Counting is an everyday activity of man, and has been since before the dawn of history. It is an activity which is inseparable from speech. To be able to count, we must know a sequence of number-words and be able to relate these in their proper order to whatever is being counted. This does not mean, however, that an abstract understanding of numbers is needed. The intellectual step taking us from counting to numbers in the abstract is a comparatively sophisticated one which came late in man's history. Counting was the first of a long succession of practical and intellectual steps which has led to the mathematics of today. It lies at the root of all that we have learned about numbers from the simplest arithmetic to the complex calculations which have enabled man to set foot on the Moon and to devise the means of his own total annihilation.
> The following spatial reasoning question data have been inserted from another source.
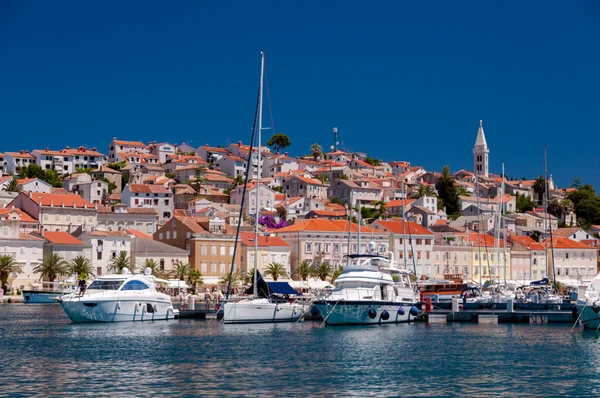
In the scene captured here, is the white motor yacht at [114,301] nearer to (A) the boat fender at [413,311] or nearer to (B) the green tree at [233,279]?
(A) the boat fender at [413,311]

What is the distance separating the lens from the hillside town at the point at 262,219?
10381 centimetres

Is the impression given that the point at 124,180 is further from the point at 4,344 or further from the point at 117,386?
the point at 117,386

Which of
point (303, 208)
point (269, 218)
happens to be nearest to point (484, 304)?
point (269, 218)

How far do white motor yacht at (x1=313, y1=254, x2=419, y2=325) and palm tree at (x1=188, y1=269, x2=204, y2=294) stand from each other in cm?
4420

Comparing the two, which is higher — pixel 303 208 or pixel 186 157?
pixel 186 157

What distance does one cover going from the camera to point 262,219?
140m

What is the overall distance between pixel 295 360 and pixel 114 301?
2193 cm

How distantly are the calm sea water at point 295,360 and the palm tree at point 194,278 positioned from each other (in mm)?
43400

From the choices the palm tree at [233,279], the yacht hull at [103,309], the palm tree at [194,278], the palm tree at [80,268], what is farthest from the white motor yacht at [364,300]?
the palm tree at [80,268]

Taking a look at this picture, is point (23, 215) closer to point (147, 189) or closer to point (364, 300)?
point (147, 189)

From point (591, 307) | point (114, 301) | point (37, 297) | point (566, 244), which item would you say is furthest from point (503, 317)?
point (566, 244)

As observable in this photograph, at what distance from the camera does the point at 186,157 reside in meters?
194

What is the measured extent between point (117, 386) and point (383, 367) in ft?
34.2

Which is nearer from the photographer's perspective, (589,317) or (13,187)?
(589,317)
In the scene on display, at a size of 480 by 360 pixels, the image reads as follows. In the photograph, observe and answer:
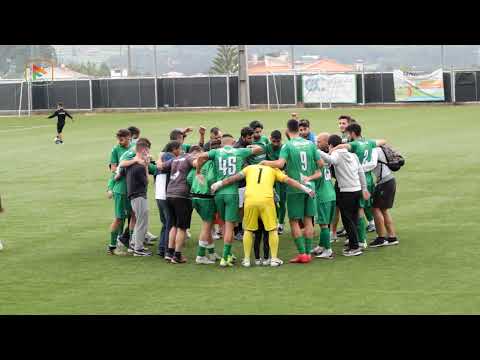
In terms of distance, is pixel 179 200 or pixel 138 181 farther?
pixel 138 181

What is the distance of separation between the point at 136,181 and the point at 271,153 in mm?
2214

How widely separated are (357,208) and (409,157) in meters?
13.6

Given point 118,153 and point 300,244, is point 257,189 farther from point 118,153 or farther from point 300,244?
point 118,153

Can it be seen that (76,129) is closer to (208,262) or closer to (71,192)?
(71,192)

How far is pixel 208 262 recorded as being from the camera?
44.9 feet

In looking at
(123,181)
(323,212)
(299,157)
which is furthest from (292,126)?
(123,181)

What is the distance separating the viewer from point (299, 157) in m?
13.5

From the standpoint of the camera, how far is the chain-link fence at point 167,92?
181 feet

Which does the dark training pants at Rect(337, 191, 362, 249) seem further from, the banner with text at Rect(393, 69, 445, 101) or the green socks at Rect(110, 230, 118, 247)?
the banner with text at Rect(393, 69, 445, 101)

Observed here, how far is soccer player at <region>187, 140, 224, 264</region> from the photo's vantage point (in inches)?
529

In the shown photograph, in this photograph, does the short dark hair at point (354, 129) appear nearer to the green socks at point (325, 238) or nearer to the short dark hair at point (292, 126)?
the short dark hair at point (292, 126)

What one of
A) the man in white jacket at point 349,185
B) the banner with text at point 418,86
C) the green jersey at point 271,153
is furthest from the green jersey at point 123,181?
the banner with text at point 418,86
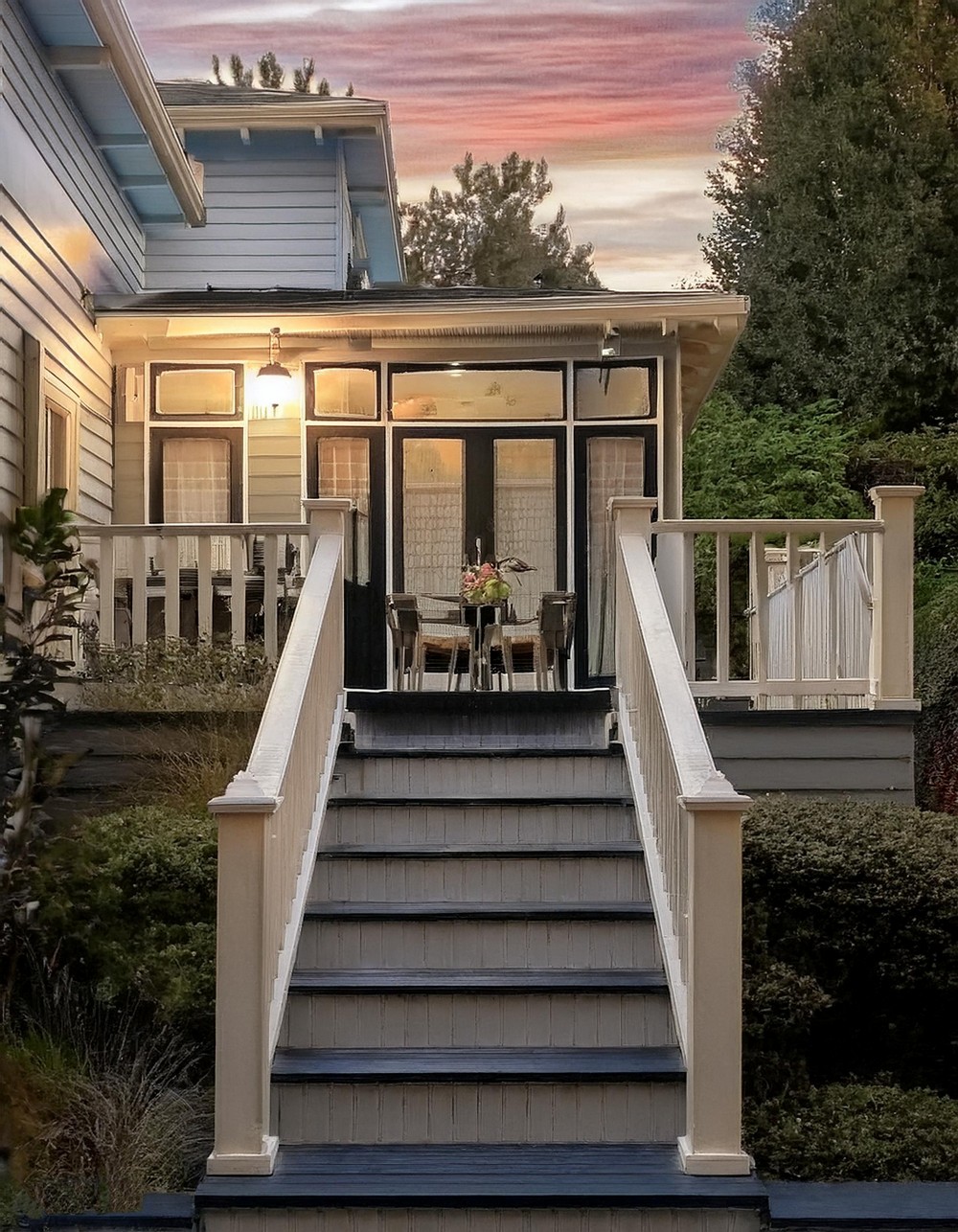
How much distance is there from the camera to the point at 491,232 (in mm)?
35188

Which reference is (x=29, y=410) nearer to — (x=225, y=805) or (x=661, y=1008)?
(x=225, y=805)

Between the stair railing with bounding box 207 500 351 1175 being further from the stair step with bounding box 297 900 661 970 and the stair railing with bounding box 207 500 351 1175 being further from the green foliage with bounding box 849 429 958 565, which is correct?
the green foliage with bounding box 849 429 958 565

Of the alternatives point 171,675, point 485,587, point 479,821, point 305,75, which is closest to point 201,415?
point 485,587

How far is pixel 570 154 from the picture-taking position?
115ft

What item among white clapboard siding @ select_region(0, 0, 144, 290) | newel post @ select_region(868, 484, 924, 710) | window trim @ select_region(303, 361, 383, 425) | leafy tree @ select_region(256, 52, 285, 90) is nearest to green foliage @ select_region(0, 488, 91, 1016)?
white clapboard siding @ select_region(0, 0, 144, 290)

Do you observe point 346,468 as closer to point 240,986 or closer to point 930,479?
point 240,986

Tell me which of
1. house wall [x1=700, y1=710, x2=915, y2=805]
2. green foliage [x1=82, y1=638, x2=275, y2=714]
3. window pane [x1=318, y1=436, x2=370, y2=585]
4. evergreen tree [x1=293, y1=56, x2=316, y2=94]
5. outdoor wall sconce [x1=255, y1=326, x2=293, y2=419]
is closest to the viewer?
house wall [x1=700, y1=710, x2=915, y2=805]

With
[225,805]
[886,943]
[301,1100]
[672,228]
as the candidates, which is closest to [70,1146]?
[301,1100]

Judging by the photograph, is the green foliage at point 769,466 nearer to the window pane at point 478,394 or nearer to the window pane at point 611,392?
the window pane at point 611,392

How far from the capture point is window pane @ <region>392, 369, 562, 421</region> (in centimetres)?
1102

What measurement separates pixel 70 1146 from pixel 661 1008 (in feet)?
6.92

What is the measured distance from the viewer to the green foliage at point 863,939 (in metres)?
6.16

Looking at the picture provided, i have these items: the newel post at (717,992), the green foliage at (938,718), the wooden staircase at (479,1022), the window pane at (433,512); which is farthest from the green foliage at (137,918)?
the window pane at (433,512)

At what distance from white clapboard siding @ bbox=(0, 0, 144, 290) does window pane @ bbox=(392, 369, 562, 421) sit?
234 centimetres
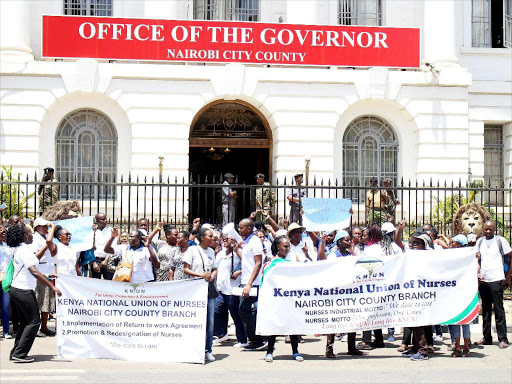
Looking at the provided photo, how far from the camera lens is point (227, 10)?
25453 mm

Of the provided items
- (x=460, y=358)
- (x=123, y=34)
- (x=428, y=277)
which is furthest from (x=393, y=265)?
(x=123, y=34)

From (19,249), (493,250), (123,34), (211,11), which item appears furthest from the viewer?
(211,11)

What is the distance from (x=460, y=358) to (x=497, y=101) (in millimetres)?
15674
There are certain rudimentary senses which man shares with many other creatures. These include an awareness of size and shape and some sort of an appreciation of quantity. Without them, counting would be impossible.
Man's sense of size enables him to distinguish between one object and another. It enables him to appreciate, for example, the special kind of difference between a pebble and a boulder or between a mountain and a hillock. This sense of size has always been a necessary part of his reaction to the world about him. A basic sense of size precedes any development of the concept of numbers. Numbers do not become involved even implicitly until the need arises to consider the result of putting, actually or mentally, several objects in order according to their sizes. Numbers also become unavoidable as soon as man needs to measure, however crudely, and to express differences in the sizes of various objects in quantitative terms.
Man's sense of quantity gives him the ability to see that there is a particular kind of difference between one collection of objects and another. It enables him to see that, for example, his neighbour has more cattle than he, and to do this long before he is able to associate it with numbers.
In the first instance these two senses will have been applied only crudely. This means that there will have been little difficulty in appreciating size differences between objects of very different kinds. There is, for example, little distinction between the awareness that a mountain is larger than a hillock and the awareness that it is larger than a stone. But when the sense of size becomes more refined and objects more nearly equal in size have to be compared, differences in shape become crucial. Eventually, with objects of the same kind and shape, it becomes ever more difficult to be sure about relative size, and we arrive at the need to carry out some kind of comparative measurement.
In a similar way, with the sense of quantity, crude comparisons between collections of large numbers of objects and those of much smaller numbers of objects present no difficulty. This is true even when the objects themselves are of different kinds. As the sense of quantity is applied in a more refined way, comparison becomes increasingly difficult. Eventually the need for more advanced abilities cannot be avoided.